У рыжему тотчас присоединился его товарищ, низенький, похожий на турка чернявый парень.
 - Ich glaube, dieser Mensch ist getrunck! – он дернул меня за плечо. – Have your been listening to me?! – проорал он мне в самое ухо.
 -Okay… its okay…  - изо рта турка пахнула чесночными специями, я замахал руками перед его лицом, и широко улыбнулся, демонстрируя пьяную беззаботность. Немцы самые доверчивые жители благополучной Европы! Конопатый богатырь, похожий на викинга, хлопнул меня по плечу здоровенной ладонью, сдернул с макушки свою бейсболку с оранжевым рисунком, изображающим оскалившегося сказочного монстра, и нахлобучил ее мне не голову. Чернявый толстяк сжал мою кисть в потной ладошке, и в следующее мгновение, оба они скрылись в пестрой, гудящей как улей жаркой людской толпе. Я проводил немцев взглядом, и только сейчас заметил, что мой локоть свободен. Я облегченно вздохнул, направился было к приветливо распахнутым дверям стриптиз бара, как словно из под земли, на дороге вырос инвалид. Он нахмурился, погрозил мне пальцем. Машинально я отметил, что правая кисть у туземца была трехпалой. На месте мизинца и безымянного бугрились рваные, со следами запекшейся крови раны. Я растерянно остановился.

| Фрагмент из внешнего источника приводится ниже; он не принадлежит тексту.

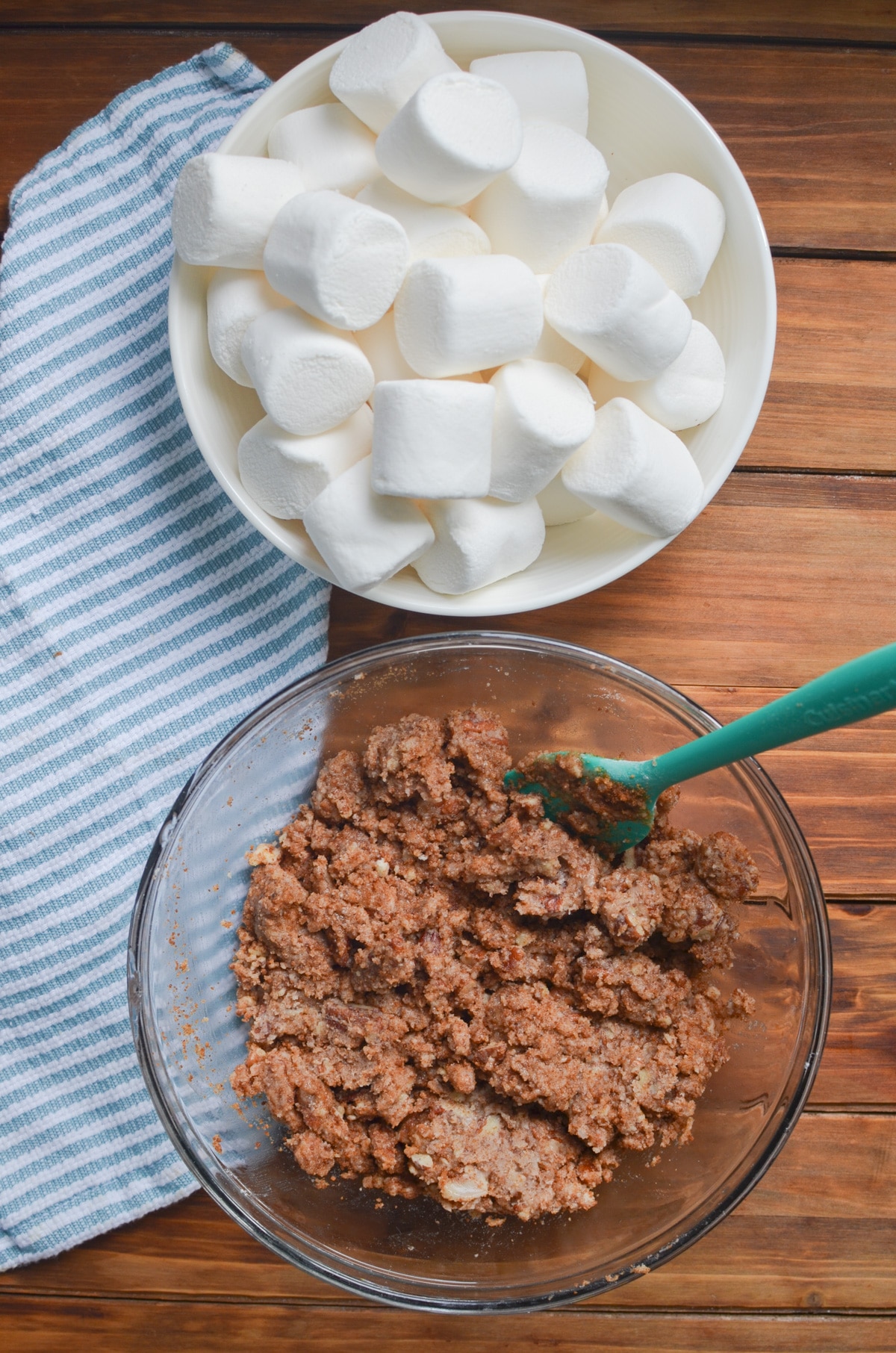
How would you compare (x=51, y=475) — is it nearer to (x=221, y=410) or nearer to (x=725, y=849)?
(x=221, y=410)

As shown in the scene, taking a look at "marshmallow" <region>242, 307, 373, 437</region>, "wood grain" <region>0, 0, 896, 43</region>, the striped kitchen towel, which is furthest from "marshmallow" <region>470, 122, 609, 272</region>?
the striped kitchen towel

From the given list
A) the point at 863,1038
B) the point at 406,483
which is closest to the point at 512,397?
the point at 406,483

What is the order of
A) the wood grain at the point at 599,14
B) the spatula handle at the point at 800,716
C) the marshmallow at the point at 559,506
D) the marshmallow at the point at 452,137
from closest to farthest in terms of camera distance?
the spatula handle at the point at 800,716
the marshmallow at the point at 452,137
the marshmallow at the point at 559,506
the wood grain at the point at 599,14

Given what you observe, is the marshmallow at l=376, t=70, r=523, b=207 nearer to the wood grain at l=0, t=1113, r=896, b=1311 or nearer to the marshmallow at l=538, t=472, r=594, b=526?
the marshmallow at l=538, t=472, r=594, b=526

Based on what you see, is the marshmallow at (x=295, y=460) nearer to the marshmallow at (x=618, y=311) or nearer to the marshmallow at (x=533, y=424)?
the marshmallow at (x=533, y=424)

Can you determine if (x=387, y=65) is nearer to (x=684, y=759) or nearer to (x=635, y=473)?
(x=635, y=473)

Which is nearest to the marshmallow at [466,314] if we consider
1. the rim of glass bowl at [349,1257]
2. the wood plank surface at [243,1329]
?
the rim of glass bowl at [349,1257]

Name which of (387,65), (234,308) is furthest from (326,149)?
(234,308)
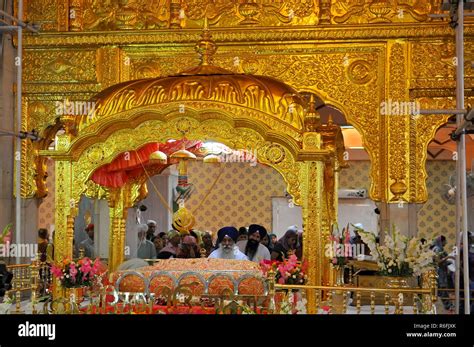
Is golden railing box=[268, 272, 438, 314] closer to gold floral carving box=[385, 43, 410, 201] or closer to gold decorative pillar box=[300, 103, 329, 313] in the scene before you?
gold decorative pillar box=[300, 103, 329, 313]

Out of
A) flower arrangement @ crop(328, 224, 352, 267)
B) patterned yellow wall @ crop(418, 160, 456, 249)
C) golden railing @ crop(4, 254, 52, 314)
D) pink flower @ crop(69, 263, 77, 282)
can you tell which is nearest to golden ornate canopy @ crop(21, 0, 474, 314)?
flower arrangement @ crop(328, 224, 352, 267)

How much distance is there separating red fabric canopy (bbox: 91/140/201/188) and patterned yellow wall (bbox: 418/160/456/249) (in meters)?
7.63

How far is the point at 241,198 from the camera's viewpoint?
1905 centimetres

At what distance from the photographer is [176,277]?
9.57m

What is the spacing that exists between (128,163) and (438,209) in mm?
8669

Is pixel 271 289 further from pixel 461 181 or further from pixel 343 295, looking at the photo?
pixel 461 181

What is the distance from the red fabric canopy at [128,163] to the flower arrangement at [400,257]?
2858 mm

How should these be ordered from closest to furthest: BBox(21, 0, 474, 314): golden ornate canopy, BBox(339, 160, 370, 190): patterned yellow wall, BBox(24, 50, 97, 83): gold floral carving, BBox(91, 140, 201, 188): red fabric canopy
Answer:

  - What do you want?! – мне показалось, что я произнес это громко, но не расслышал своих слов. Гомон толпы заглушил голос.
  Однако инвалид быстро закивал головой, сжатые в ниточку губы раздвинулись в беззаботную ухмылку. Он уверенно протянул изуродованную кисть в сторону темного проулка, за которым теснили друг друга ветхие лачуги туземцев. Я конечно знал, что углубляться в тайские трущобы одинокому пьяному фарангу – верх легкомыслия, но то ли действительно крепкие коктейли окончательно притупили ощущение страха, либо я неосознанно искал опасностей, как это бывает у всякого труса, уставшего от своей постоянной боязни, но я не раздумывая шагнул вслед за уродливым туземцем в узкую, кривую как тропическая лиана улочку.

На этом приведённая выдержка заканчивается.